Nvidia Optimizes Part-Level 3D Generation With Dual Volume Packing | Best free ai image generator app | Best free ai image generator android | How to use dalle 3 in chat gpt on iphone | Turtles AI

Nvidia Optimizes Part-Level 3D Generation With Dual Volume Packing
A new technique organizes parts into complementary volumes, improving quality, variety and control in creating 3D objects from single images
Isabella V14 June 2025

 

Part-level 3D object generation from a single image, leveraging a “dual volume packing” strategy that enables isolated, complete, and assemblable semantic parts with high quality, diversity, and generalization.

Key points:

  • End-to-end generation of part-level 3D meshes from single images
  • Organization of parts into two complementary volumes to avoid fusion
  • Support for an arbitrary number of parts with semantic modeling
  • Improved quality, variety, and robustness compared to previous methods

Nvidia recently presented “Efficient Part-level 3D Object Generation via Dual Volume Packing” (Tang et al., 2025), a novel approach that overcomes the limitation of partitionless unified meshes, enabling accurate manipulation of individual components of a 3D object. The system, trained on datasets such as Objaverse-XL and based on VAE and transformer models with latent diffusion, accepts a single RGB image (scaled to 518×518) as input and produces meshes in GLB format with resolution up to 512³.

The core of the method is the “dual volume packing” strategy: by analyzing the connectivity between parts (contact graph), the components are divided into two non-adjacent groups, avoiding collisions and fusions in the 3D volume. Thanks to a heuristic edge contraction algorithm, even non-bipartite graphs are transformed into bipartite ones, maintaining the possibility of using only two fixed “volumes”, ensuring parallelization and efficiency.

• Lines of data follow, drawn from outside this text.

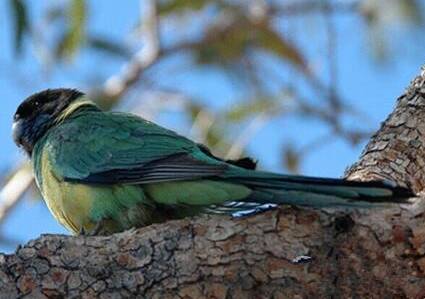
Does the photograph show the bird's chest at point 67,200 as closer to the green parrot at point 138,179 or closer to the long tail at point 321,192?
the green parrot at point 138,179

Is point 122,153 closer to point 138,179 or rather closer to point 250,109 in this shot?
point 138,179

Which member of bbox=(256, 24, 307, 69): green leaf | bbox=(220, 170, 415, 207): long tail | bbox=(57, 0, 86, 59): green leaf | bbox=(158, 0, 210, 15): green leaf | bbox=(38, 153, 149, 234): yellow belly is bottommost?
bbox=(220, 170, 415, 207): long tail

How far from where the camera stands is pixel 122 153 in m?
5.50

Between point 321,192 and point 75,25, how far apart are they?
15.8 ft

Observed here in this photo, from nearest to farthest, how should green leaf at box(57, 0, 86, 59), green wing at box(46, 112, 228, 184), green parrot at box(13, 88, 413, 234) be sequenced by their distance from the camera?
green parrot at box(13, 88, 413, 234) → green wing at box(46, 112, 228, 184) → green leaf at box(57, 0, 86, 59)

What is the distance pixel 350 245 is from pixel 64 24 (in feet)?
20.6

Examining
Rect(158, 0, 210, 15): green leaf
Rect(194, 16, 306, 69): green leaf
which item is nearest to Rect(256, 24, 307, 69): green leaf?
Rect(194, 16, 306, 69): green leaf

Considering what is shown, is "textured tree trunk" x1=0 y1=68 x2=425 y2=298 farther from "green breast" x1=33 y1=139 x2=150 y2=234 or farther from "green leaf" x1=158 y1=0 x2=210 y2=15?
"green leaf" x1=158 y1=0 x2=210 y2=15

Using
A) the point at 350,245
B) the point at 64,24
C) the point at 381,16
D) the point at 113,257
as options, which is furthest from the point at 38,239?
the point at 381,16

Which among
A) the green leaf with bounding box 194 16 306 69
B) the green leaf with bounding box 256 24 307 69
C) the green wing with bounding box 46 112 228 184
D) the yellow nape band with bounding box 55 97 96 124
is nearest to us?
the green wing with bounding box 46 112 228 184

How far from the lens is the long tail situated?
4.32 m

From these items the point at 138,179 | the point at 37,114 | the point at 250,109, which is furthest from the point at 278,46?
the point at 138,179

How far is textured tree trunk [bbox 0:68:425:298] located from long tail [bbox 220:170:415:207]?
Result: 63 millimetres

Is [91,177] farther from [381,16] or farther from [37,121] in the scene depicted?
[381,16]
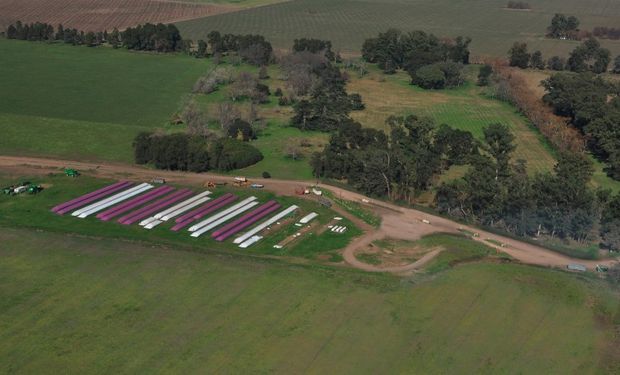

This choice avoids the excessive complexity associated with multi-level strategies: the results show an optimal use of space and absence of incomplete or merged parts.

The entire process is end-to-end, without the need for preliminary 2D or 3D segmentation, and does not increase in duration with the number of parts, unlike traditional methods. Qualitative and quantitative tests highlight a higher quality of the generated parts, a greater morphological variety and a better generalization to unseen objects, compared to previous solutions based on patches and sequential completion.

The official implementation is available under the non-commercial Nvidia license on GitHub and Hugging Face (released June 11, 2025), with interactive demos via Gradio. The model supports Ampere and Hopper GPUs, is written in PyTorch and integrates tools to process raw meshes in GLB and convert the parts into two separate volumes.

As anticipated in the paper, the framework generates complete part-level meshes in about 30 seconds per image, offering consistent times regardless of the quantity of components. This efficiency addresses the growing demand for 3D editing, animation, and robotics, facilitating modular and interoperable pipelines for complex digital applications.

Nvidia’s method introduces a robust and scalable solution for generating articulated 3D objects, ensuring semantic isolation of parts, efficient volume management, and high geometric fidelity.